◆ Supplied entries:

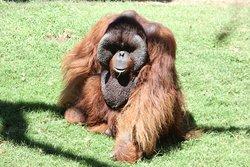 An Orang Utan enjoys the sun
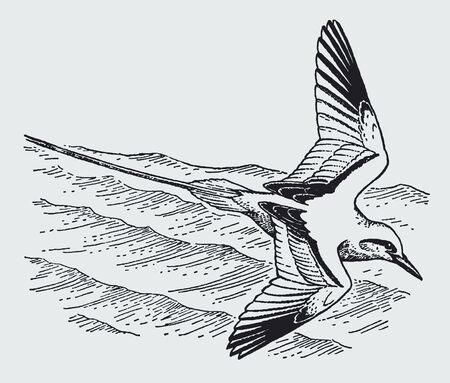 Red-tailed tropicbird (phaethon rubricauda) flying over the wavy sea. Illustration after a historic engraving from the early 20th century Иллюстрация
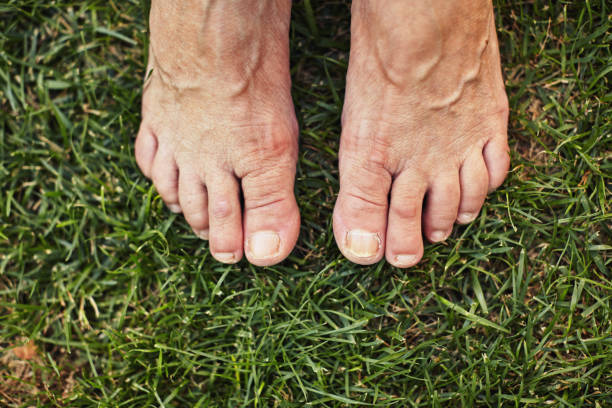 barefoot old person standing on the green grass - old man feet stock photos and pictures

...

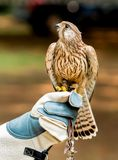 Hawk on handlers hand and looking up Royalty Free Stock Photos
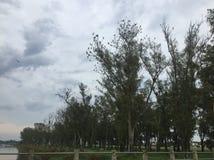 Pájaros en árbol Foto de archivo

◆ Task brief:
What you write must match the listing exactly, from the line with "An Orang Utan enjoys the sun" up to and including the line with "barefoot old person". Pictures stay out.

◆ The answer:
 An Orang Utan enjoys the sun
 Red-tailed tropicbird (phaethon rubricauda) flying over the wavy sea. Illustration after a historic engraving from the early 20th century Иллюстрация
 barefoot old person standing on the green grass - old man feet stock photos and pictures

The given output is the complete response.